Without the pictures, copy the entries below word for word.

[Records from a dataset]
┌────────
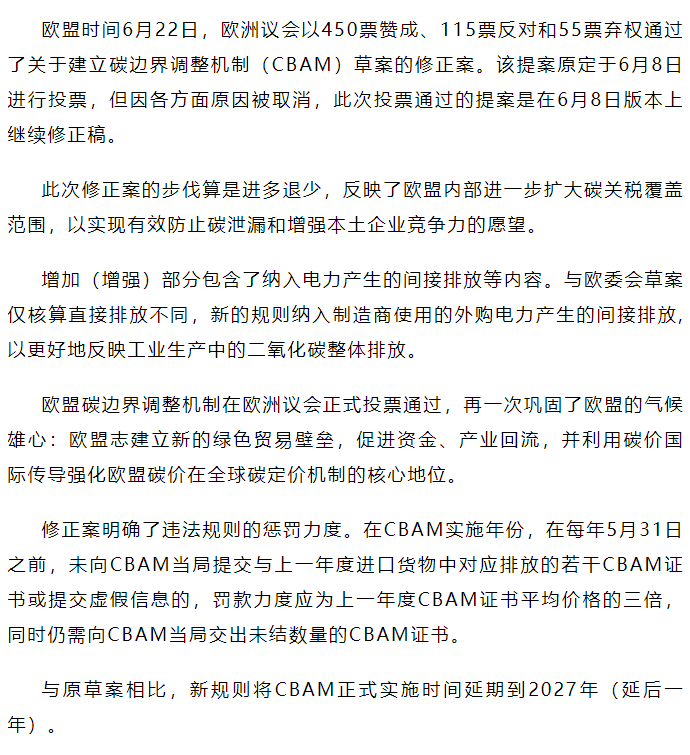 欧盟时间6月22日，欧洲议会以450票赞成、115票反对和55票弃权通过了关于建立碳边界调整机制（CBAM）草案的修正案。该提案原定于6月8日进行投票，但因各方面原因被取消，此次投票通过的提案是在6月8日版本上继续修正稿。

此次修正案的步伐算是进多退少，反映了欧盟内部进一步扩大碳关税覆盖范围，以实现有效防止碳泄漏和增强本土企业竞争力的愿望。

增加（增强）部分包含了纳入电力产生的间接排放等内容。与欧委会草案仅核算直接排放不同，新的规则纳入制造商使用的外购电力产生的间接排放，以更好地反映工业生产中的二氧化碳整体排放。

欧盟碳边界调整机制在欧洲议会正式投票通过，再一次巩固了欧盟的气候雄心：欧盟志建立新的绿色贸易壁垒，促进资金、产业回流，并利用碳价国际传导强化欧盟碳价在全球碳定价机制的核心地位。

修正案明确了违法规则的惩罚力度。在CBAM实施年份，在每年5月31日之前，未向CBAM当局提交与上一年度进口货物中对应排放的若干CBAM证书或提交虚假信息的，罚款力度应为上一年度CBAM证书平均价格的三倍，同时仍需向CBAM当局交出未结数量的CBAM证书。

与原草案相比，新规则将CBAM正式实施时间延期到2027年（延后一年）。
└────────
(SOLUTION TO THIS TASK)
 欧盟时间6月22日，欧洲议会以450票赞成、115票反对和55票弃权通过了关于建立碳边界调整机制（CBAM）草案的修正案。该提案原定于6月8日进行投票，但因各方面原因被取消，此次投票通过的提案是在6月8日版本上继续修正稿。

此次修正案的步伐算是进多退少，反映了欧盟内部进一步扩大碳关税覆盖范围，以实现有效防止碳泄漏和增强本土企业竞争力的愿望。

增加（增强）部分包含了纳入电力产生的间接排放等内容。与欧委会草案仅核算直接排放不同，新的规则纳入制造商使用的外购电力产生的间接排放，以更好地反映工业生产中的二氧化碳整体排放。

欧盟碳边界调整机制在欧洲议会正式投票通过，再一次巩固了欧盟的气候雄心：欧盟志建立新的绿色贸易壁垒，促进资金、产业回流，并利用碳价国际传导强化欧盟碳价在全球碳定价机制的核心地位。

修正案明确了违法规则的惩罚力度。在CBAM实施年份，在每年5月31日之前，未向CBAM当局提交与上一年度进口货物中对应排放的若干CBAM证书或提交虚假信息的，罚款力度应为上一年度CBAM证书平均价格的三倍，同时仍需向CBAM当局交出未结数量的CBAM证书。

与原草案相比，新规则将CBAM正式实施时间延期到2027年（延后一年）。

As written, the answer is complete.